The lawyer for accused terrorist Hassan Diab told an Ottawa court Monday that extraditing the former University of Ottawa professor would contravene international conventions on the use of torture.
At the end of a week-long application to have the extradition case thrown out because of “serious, multiple and flagrant breaches of fundamental justice,” Donald Bayne said there are no guarantees that French evidence against Diab, 56, was not gleaned from torture.
The Lebanese-born Canadian is wanted by France to stand trial for the murder of four passersby killed by a bomb outside the Copernic synagogue in Paris on Oct. 3, 1980.
He denies the charge and says he was not in Paris at the time of the bombing.
Bayne called the Diab case “an attack on the entire Canadian extradition process” and an abuse of judicial process to put unsourced evidence in front of a Canadian court. “They are saying ‘it is from foreign sources but don’t you be worried about it.’ ”
Bayne urged Ontario Superior Court Justice Robert Maranger to drop the case against Diab.

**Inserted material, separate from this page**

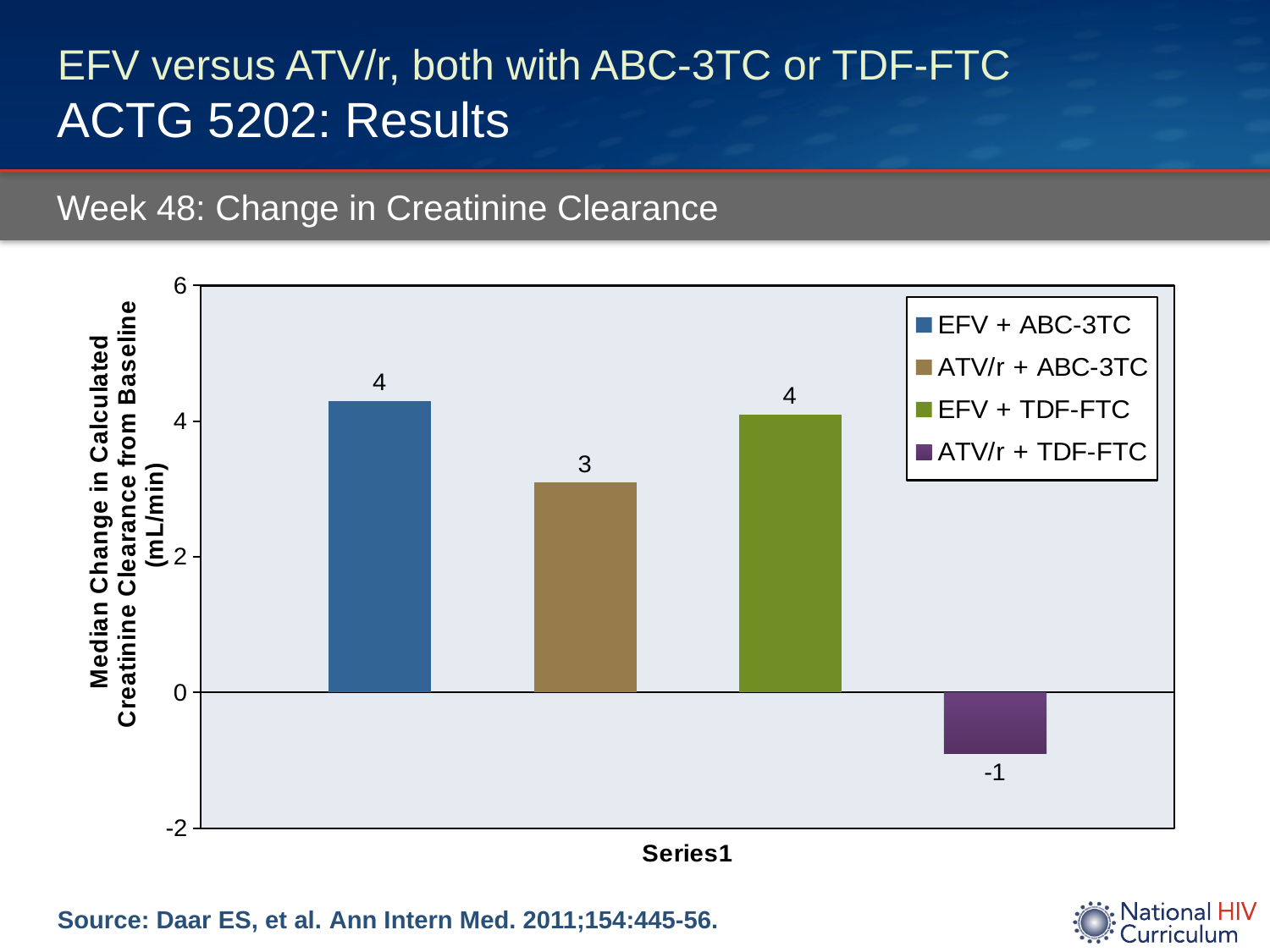
What is the difference between the values for ATV/r + ABC-3TC and ATV/r + TDF-FTC? 4 What kind of chart is shown on the slide? Bar chart How many bars are plotted in the chart? 4 Is the value for ATV/r + TDF-FTC greater or less than 0? less What is the median change in calculated creatinine clearance for EFV + ABC-3TC? 4 What is the median change in calculated creatinine clearance for ATV/r + ABC-3TC? 3 What is the difference between the values for EFV + ABC-3TC and ATV/r + ABC-3TC? 1 Which has the larger median change in creatinine clearance, EFV + TDF-FTC or ATV/r + TDF-FTC? EFV + TDF-FTC Which regimen has the lowest median change in creatinine clearance? ATV/r + TDF-FTC How many entries does the legend list? 4 What is the median change in calculated creatinine clearance for ATV/r + TDF-FTC? -1 Is the value for ATV/r + ABC-3TC greater or less than 2? greater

“Otherwise,” he told the judge, “you are going to be haunted for the rest of your days saying ‘I have no idea where this material came from.’ ”
The crux of Bayne’s argument is that much of the intelligence the French have used to build their case has come not directly from French security services, but from other countries, including Israel.
“It’s one thing for France not to know where this information came from,” said Bayne. “But (it is) quite another for a Canadian court not to know.”
Crown lawyers will counter defence arguments beginning Tuesday.